It’s always frustrating to start in a new place without having all the paperwork or ‘life admin’ sorted. I moved to Northampton six weeks ago to start a GP placement and I’m just beginning to settle in. Incidentally, along with my colleague Rose Glennerster, I’ve been investigating the barriers faced by people who want to register with a new GP surgery. The administrative burden placed on people who need medical treatment is high and even as a doctor who is used to the hoop-jumping of the NHS it is off-putting. Some GP practices are making it particularly difficult for people who are new to the UK or live in temporary or rented accommodation.
This should not be the case. Here’s what the Care Quality Commission says about access to GP practice:
“No documentation should be required in order to register with a GP. Overseas visitors have no legal obligation to provide proof of identity or immigration status; however, asylum seekers may be able to provide an ‘application registration card’ (ARC) provided by Immigration Services”.

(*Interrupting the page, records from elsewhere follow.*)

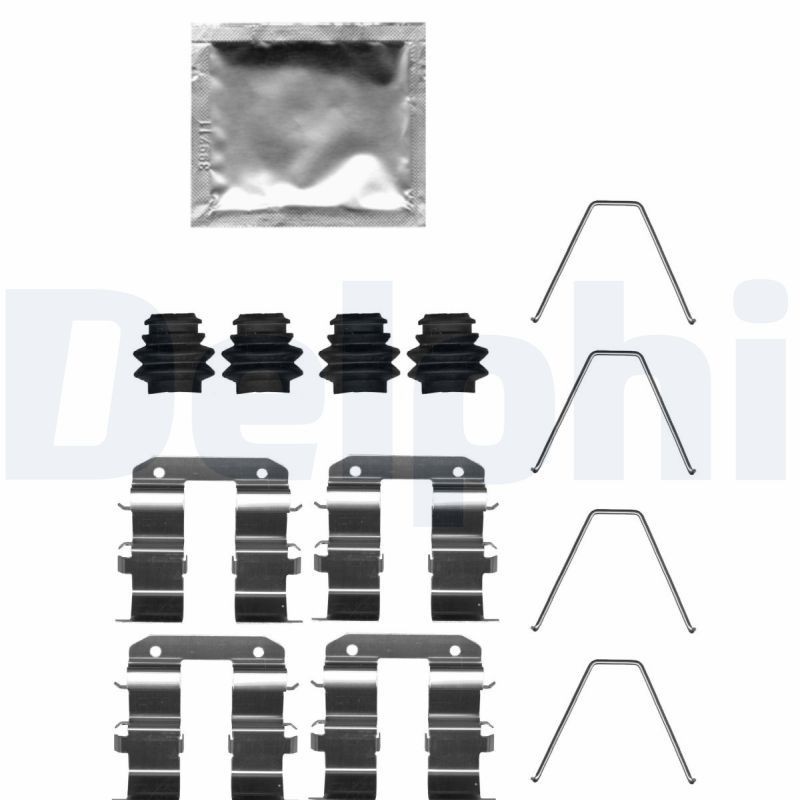 DELPHI Kit d'accessoires, plaquette de frein à disque LX0739 Chrysler STRATUS Kit d'accessoires, plaquette de frein à disque DELPHI LX0739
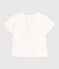 Babies' Short-Sleeved Lightweight Jersey T-Shirt MARSHMALLOW white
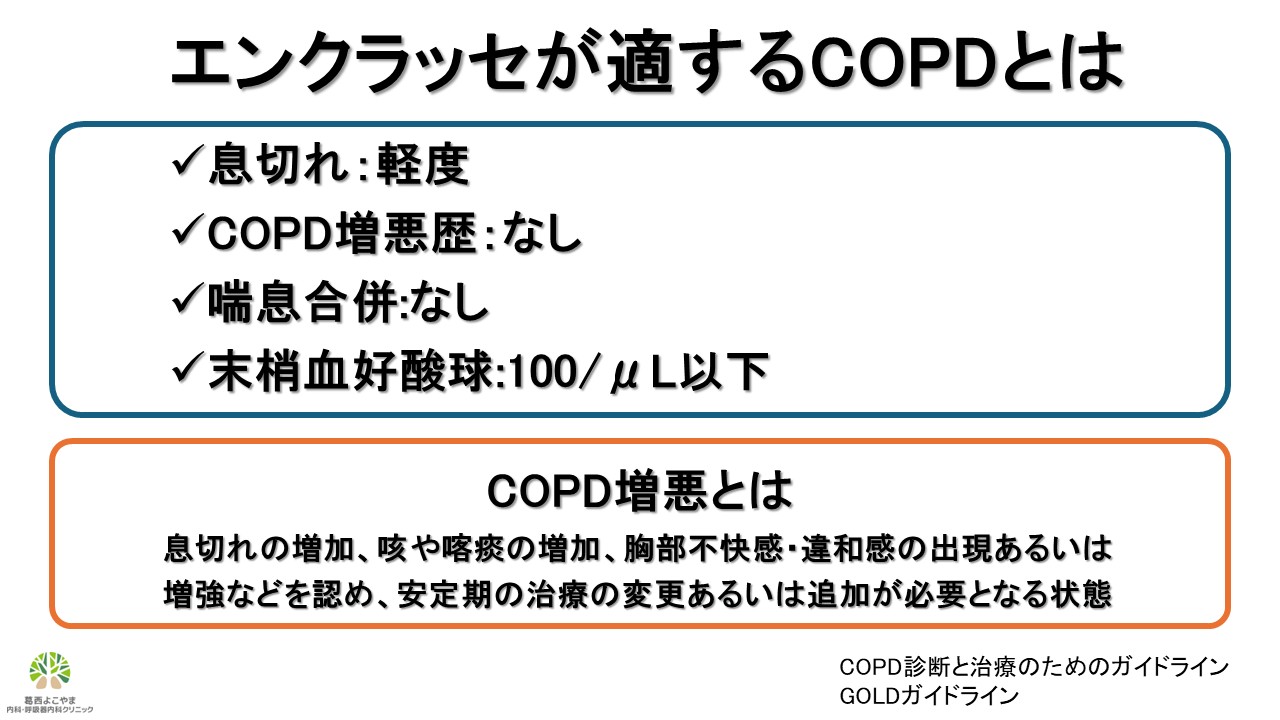 エンクラッセが適するCOPDとは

I’ve written much more about the problem over at the BMJ Medical Ethics Blog. Here’s the key paragraph:
What we do not know is whether confused receptionists are denying registration to more patients or whether patients themselves are being confused out of registering. What is clear is that a well-publicised hostile environment in NHS hospitals has coincided with an increase in the number of asylum seekers, refugees and unlicensed immigrants being refused GP registration (particularly for reasons based on immigration status and gatekeeping behaviour) and that some GP practices are mistakenly denying registration to people without specific documents and declaring this policy on their websites. Somewhere along the line, many people who are entitled to primary care come to believe that they are not.